In their article, “Newborn Falls in a Large Tertiary Academic Center Over 13 Years,” Loyal et al1 report a retrospective review of newborn falls at a hospital birthing facility over a period of >10 years. This study is important because it reveals a problem that has recently garnered attention from The Joint Commission as being one that is not sufficiently understood.2 Birth is the most common reason for hospitalization in the United States, and although newborn falls are uncommon, it is a serious adverse event for patients, parents, and hospital staff when they do occur. Falls among hospitalized adults are ∼10- to 20-fold more common than falls among newborns, with the former having an occurrence rate of 3.56 falls per 1000 patient days, according to the authors of a recent study.3 In the study reported in this issue, the authors found a fall rate of 4.6 falls per 10 000 live births, or ∼2 falls per 10 000 patient days. Although the rate of infant falls during postpartum hospitalization is comparatively small, anyone who has experienced a newborn fall is well aware of the distress and potential harm that are caused when this does occur. We as clinicians and hospital administrators want to implement every step feasible to reduce the risk of patient harm.

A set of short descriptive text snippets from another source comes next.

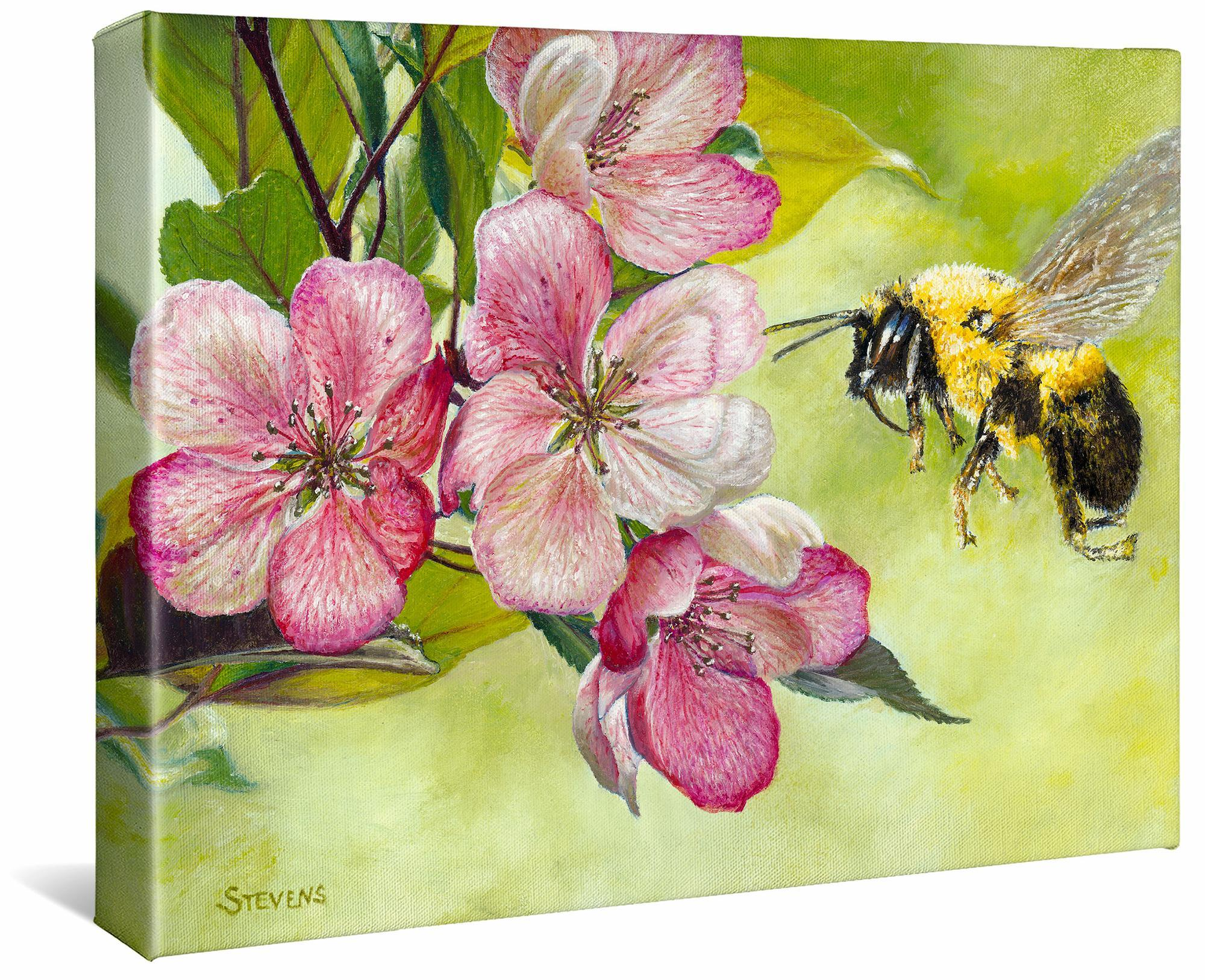 Apple-Bee Gallery Wrapped Canvas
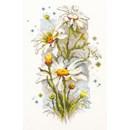 Borduurpakket bloemen White daisies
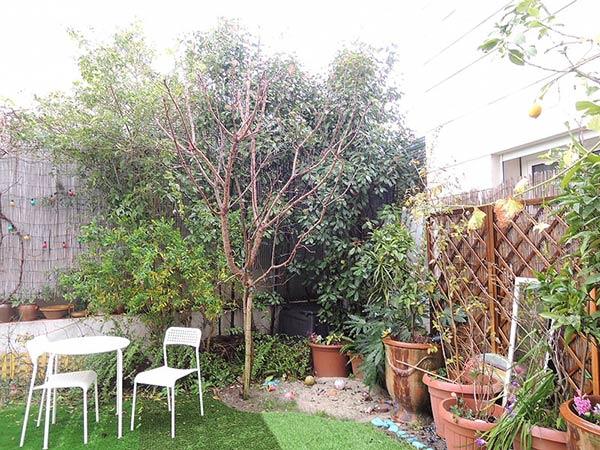 緑が豊富な庭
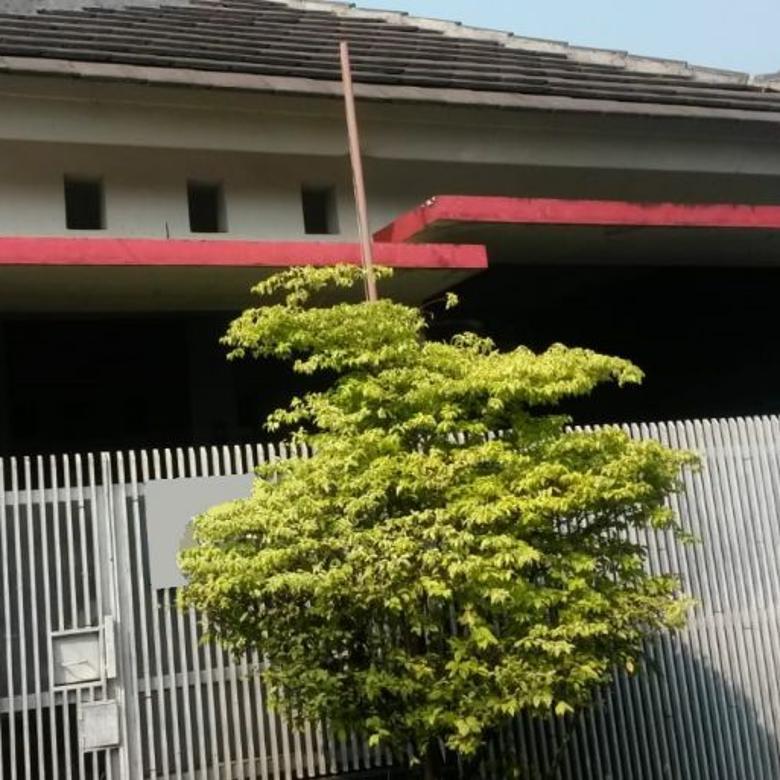 Rapih & Nyaman Dihuni @Villa Nusa Indah 5 LT 84 LB 80, NEGO !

Characteristics of the newborns who fell are elucidated along with the work of a multidisciplinary task force to prevent newborn falls. The most striking findings include the association of falls with an infant’s location in a maternal hospital bed or on a couch, occurrence during overnight hours, and lack of a support person in the hospital with the mother–infant dyad when the falls occurred. Fall rates among breastfeeding infants were equal to the hospital’s reported breastfeeding rate, suggesting that the realization of safer sleep practices is the most important modifiable variable when aiming to decrease falls. Importantly, the authors of the study also highlight a disparity in which mothers without a support person present were more likely to have infants who fell. The study review period started in 2005 after a series of sentinel events that brought about awareness of the problem and continued to include the period of time during which the hospital administration pursued and received Baby-Friendly USA (BFUSA) designation in 2016 and beyond. Overall, their fall rate decreased slightly but not significantly over this time period, with the lowest fall rate occurring in the year during which they were preparing for BFUSA designation.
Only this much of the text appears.